**EXERCISE BRIEF:** Transcribe the passage of the essay on indie and punk music from "First, we have" up to and including "still independently produced.".

**EXTRACT PROVIDED:**
::::::
A couple of days ago, I was chatting with this girl over beers about indie music. She was telling me that indie has gone from a philosophy to just a loosely defined category, and I realised the same thing happened with punk music. When I tried to tell her this, she told me she had no idea what punk music was. Needless to say, the date went poorly after that, but on the train ride home I started thinking: is indie the new punk?


First, we have to start with a definition. Indie literally refers to a band that records, produces, and releases its material outside the major label cabal, so already from that definition you can see how close it is, ideologically, to punk. You probably have a slightly different definition, but I transposed this one from what is traditionally agreed makes a film indie, though in both cases we know there are more elements. Twilight is technically an indie film, but when you think of indie films, you’d have a hard time putting it next to Brick or Clerks or whatever your favourite indie film is, yet they’re all still independently produced.


In 1975, the youth of the two greatest cities of the Western world, London and New York City, were trying to reconnect with rock’s new spirit. Their solution was punk. The music was loud, fast, and aggressive, but also simple. In a 1995 interview, Joey Ramone of the Ramones said “We wanted the kids to feel they could go out and do this too.” The kids felt isolated, but they had a lot to say, and now they had the avenue to say it. This accessibility was lost by the time the ‘80s rolled around. The three chords that were the backbone of punk were replaced with complicated solos and greater emphasis on technical aptitude. The elitism was restored to music. Then came the Millennials. Told they could do anything, that they were all delicate little snowflakes, unique, filled with potential, they ignored the obstacles and the unreality of becoming a famous musician and took up instruments anyway.
::::::
**RECORDS:**

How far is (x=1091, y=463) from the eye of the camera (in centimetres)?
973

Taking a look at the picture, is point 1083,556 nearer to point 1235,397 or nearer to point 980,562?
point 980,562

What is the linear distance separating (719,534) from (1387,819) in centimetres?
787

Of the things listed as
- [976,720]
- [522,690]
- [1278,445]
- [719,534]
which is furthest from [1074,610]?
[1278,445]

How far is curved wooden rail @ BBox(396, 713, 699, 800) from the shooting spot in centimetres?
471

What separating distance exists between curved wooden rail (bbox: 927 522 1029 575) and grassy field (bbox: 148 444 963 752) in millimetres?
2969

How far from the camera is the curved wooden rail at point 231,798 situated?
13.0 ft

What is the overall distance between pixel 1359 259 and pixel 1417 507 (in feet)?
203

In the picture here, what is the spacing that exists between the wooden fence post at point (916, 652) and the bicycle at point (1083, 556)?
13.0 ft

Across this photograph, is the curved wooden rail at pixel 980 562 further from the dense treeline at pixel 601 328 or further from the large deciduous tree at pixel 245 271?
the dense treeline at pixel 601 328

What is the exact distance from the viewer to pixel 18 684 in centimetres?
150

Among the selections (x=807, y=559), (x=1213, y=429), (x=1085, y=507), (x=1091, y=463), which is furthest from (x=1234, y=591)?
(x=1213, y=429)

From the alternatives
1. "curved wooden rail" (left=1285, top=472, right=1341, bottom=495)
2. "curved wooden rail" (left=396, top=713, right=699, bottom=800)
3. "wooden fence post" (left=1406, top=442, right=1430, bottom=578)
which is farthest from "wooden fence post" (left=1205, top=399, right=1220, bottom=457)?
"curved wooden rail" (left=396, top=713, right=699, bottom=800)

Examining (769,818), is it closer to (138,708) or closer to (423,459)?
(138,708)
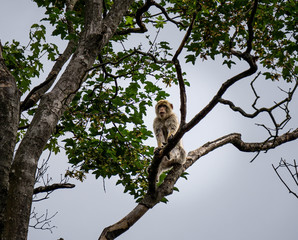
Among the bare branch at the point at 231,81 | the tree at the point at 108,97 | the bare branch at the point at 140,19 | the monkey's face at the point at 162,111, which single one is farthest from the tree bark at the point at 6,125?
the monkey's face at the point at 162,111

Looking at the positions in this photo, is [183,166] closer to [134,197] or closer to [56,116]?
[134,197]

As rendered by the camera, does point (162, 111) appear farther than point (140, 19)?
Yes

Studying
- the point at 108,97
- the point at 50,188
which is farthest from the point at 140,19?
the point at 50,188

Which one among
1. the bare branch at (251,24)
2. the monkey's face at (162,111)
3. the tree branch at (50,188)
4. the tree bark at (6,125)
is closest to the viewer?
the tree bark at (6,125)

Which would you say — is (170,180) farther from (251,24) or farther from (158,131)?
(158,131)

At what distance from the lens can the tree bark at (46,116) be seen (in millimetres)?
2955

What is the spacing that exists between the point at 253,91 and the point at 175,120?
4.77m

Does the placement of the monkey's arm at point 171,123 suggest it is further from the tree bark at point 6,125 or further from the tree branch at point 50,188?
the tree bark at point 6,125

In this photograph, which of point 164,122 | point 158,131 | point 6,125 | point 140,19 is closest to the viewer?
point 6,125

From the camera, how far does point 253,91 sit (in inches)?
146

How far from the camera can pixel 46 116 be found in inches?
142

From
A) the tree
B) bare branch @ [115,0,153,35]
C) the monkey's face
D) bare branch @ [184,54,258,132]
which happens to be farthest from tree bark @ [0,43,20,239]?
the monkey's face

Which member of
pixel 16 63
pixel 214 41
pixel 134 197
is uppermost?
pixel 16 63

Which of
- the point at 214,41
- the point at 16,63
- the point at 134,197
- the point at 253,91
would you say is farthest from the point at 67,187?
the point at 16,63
::::::
**IN RESPONSE:**
First, we have to start with a definition. Indie literally refers to a band that records, produces, and releases its material outside the major label cabal, so already from that definition you can see how close it is, ideologically, to punk. You probably have a slightly different definition, but I transposed this one from what is traditionally agreed makes a film indie, though in both cases we know there are more elements. Twilight is technically an indie film, but when you think of indie films, you’d have a hard time putting it next to Brick or Clerks or whatever your favourite indie film is, yet they’re all still independently produced.